§ **Extract provided**:
==========

RMG NETWORKS HOLDING CORPORATION (NASDAQ:RMGN) Files An 8-K Entry into a Material Definitive AgreementItem 1.01Entry Into a Material Definitive Agreement.
On April 2, 2018, RMG Networks Holding Corporation, a Delaware corporation (the “Company”), entered into an Agreement and Plan of Merger (the “Merger Agreement”) with SCG Digital, LLC, a Delaware limited liability company (“Parent”), SCG Digital Merger Sub, Inc., a Delaware corporation and a wholly owned subsidiary of Parent (“Merger Sub”) and SCG Digital Financing, LLC, a Delaware limited liability company and an affiliate of Parent, solely for the purposes of Sections 6.19, 8.03 and 8.04 of the Merger Agreement. Under the terms, and subject to the conditions, of the Merger Agreement, Merger Sub will be merged with and into the Company, with the Company continuing as the surviving corporation and a wholly owned subsidiary of Parent (the “Merger”). Shareholders of the Company’s common stock (other than Parent and its affiliates and rollover shareholders that enter into agreements with Parent to contribute shares of Company common stock to an affiliate of Parent prior to the closing of the Merger) will receive $1.27 in cash per share in the Merger. Parent is owned by SCG Digital Holdings, Inc., a Delaware corporation and an affiliate of Gregory H. Sachs, the Company’s Executive Chairman (collectively, the “Sponsor”).

==========

(Dataset entries)
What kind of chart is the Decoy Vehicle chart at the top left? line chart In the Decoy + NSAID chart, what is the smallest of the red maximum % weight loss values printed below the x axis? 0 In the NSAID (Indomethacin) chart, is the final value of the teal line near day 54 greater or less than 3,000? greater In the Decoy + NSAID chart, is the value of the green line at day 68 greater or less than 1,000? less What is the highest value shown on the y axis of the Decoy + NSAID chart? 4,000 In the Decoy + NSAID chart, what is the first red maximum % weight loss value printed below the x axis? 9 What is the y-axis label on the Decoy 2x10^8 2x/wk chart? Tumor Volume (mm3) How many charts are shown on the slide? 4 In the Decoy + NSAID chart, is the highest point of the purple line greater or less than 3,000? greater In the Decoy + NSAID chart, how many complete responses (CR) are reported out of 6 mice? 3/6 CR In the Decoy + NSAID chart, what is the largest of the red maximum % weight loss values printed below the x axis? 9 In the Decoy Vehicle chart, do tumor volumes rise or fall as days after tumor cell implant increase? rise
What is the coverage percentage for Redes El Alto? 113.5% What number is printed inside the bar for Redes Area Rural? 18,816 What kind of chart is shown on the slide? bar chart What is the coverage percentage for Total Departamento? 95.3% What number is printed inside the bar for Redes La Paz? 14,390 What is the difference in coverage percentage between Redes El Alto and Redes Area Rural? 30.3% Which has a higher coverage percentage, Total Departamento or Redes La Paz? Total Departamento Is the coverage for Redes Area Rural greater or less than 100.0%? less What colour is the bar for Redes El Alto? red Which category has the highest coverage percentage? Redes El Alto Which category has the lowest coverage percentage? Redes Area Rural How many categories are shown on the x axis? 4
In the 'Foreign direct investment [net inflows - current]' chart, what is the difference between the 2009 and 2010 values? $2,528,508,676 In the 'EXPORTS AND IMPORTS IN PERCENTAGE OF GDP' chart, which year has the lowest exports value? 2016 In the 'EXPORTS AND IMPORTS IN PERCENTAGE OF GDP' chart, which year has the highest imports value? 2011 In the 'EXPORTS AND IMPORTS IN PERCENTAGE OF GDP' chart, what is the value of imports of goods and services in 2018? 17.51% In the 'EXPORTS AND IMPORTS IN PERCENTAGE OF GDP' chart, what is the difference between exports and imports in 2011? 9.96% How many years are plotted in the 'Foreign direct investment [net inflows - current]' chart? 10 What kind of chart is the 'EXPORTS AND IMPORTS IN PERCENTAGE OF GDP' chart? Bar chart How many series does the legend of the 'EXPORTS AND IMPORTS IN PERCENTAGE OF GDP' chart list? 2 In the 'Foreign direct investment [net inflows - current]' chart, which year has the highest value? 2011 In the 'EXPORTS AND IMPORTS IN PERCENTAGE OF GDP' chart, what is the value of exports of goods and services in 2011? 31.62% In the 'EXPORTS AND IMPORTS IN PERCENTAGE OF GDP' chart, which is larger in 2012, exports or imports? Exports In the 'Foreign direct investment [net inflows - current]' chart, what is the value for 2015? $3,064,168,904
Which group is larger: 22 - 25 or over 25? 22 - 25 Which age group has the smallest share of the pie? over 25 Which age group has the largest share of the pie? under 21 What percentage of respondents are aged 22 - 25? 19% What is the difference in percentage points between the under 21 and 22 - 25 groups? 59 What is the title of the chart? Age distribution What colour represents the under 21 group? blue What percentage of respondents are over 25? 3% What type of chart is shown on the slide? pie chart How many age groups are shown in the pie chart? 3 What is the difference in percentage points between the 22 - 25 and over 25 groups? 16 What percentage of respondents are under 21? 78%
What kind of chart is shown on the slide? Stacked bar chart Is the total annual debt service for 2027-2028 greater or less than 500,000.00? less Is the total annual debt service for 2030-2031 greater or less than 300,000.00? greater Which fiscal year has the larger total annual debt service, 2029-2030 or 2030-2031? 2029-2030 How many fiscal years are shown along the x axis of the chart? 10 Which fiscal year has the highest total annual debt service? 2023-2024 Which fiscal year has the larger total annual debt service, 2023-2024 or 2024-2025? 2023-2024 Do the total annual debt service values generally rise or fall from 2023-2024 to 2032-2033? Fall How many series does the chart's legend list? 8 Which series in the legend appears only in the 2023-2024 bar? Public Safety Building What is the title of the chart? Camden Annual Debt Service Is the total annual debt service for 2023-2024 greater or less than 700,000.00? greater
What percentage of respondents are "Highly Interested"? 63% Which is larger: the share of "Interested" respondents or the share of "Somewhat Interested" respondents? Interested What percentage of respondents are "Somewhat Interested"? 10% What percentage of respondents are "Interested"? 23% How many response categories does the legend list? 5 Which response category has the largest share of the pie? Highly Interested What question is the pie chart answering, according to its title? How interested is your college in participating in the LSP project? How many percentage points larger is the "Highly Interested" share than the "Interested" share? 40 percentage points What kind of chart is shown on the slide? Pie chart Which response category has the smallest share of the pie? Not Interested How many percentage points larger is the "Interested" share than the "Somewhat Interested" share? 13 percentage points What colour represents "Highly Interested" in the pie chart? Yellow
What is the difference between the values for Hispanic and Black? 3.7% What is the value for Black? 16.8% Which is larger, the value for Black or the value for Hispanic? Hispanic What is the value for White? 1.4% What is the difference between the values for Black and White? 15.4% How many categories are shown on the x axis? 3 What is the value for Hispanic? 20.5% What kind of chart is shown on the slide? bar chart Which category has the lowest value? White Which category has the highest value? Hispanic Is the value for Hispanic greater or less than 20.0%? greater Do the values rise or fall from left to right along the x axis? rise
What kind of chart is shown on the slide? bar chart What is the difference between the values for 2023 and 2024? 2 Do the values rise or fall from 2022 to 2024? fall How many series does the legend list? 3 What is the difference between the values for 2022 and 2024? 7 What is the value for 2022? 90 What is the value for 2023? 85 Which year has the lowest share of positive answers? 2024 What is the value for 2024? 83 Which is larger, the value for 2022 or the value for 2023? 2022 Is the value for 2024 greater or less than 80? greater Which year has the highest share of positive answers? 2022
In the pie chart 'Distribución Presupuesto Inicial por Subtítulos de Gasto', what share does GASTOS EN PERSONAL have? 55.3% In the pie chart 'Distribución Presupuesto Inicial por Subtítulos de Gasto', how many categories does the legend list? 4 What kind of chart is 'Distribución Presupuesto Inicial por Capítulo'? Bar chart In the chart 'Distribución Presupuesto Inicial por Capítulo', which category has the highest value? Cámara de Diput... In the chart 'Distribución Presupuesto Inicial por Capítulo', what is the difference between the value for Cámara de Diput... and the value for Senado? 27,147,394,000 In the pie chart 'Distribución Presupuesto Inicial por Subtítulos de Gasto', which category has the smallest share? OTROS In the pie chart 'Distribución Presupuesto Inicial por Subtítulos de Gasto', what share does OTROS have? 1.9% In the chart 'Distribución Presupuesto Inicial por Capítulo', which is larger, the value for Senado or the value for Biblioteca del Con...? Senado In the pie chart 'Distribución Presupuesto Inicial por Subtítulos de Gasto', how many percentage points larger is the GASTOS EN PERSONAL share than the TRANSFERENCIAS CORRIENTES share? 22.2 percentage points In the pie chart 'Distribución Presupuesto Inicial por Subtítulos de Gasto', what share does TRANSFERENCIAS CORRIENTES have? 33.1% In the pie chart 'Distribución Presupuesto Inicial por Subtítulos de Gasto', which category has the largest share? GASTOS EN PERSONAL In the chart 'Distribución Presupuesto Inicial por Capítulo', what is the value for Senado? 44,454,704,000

==========

§ **Assignment 1**: Repeat the part of the RMG Networks filing from "RMG NETWORKS HOLDING CORPORATION (NASDAQ:RMGN)" up to and including "Material Definitive Agreement.".
§ **Assignment 2**: According to the RMG Networks filing, how much will shareholders of the Company's common stock receive per share in the Merger?
§ **Assignment 3**: List every organization that the RMG Networks filing describes as a Delaware corporation or a Delaware limited liability company.
The dataset entries are separate material and have no connection to the RMG Networks filing.

§ **Expected output 1**:
RMG NETWORKS HOLDING CORPORATION (NASDAQ:RMGN) Files An 8-K Entry into a Material Definitive AgreementItem 1.01Entry Into a Material Definitive Agreement.

§ **Expected output 2**: $1.27 in cash per share.

§ **Expected output 3**:
RMG Networks Holding Corporation
SCG Digital, LLC
SCG Digital Merger Sub, Inc.
SCG Digital Financing, LLC
SCG Digital Holdings, Inc.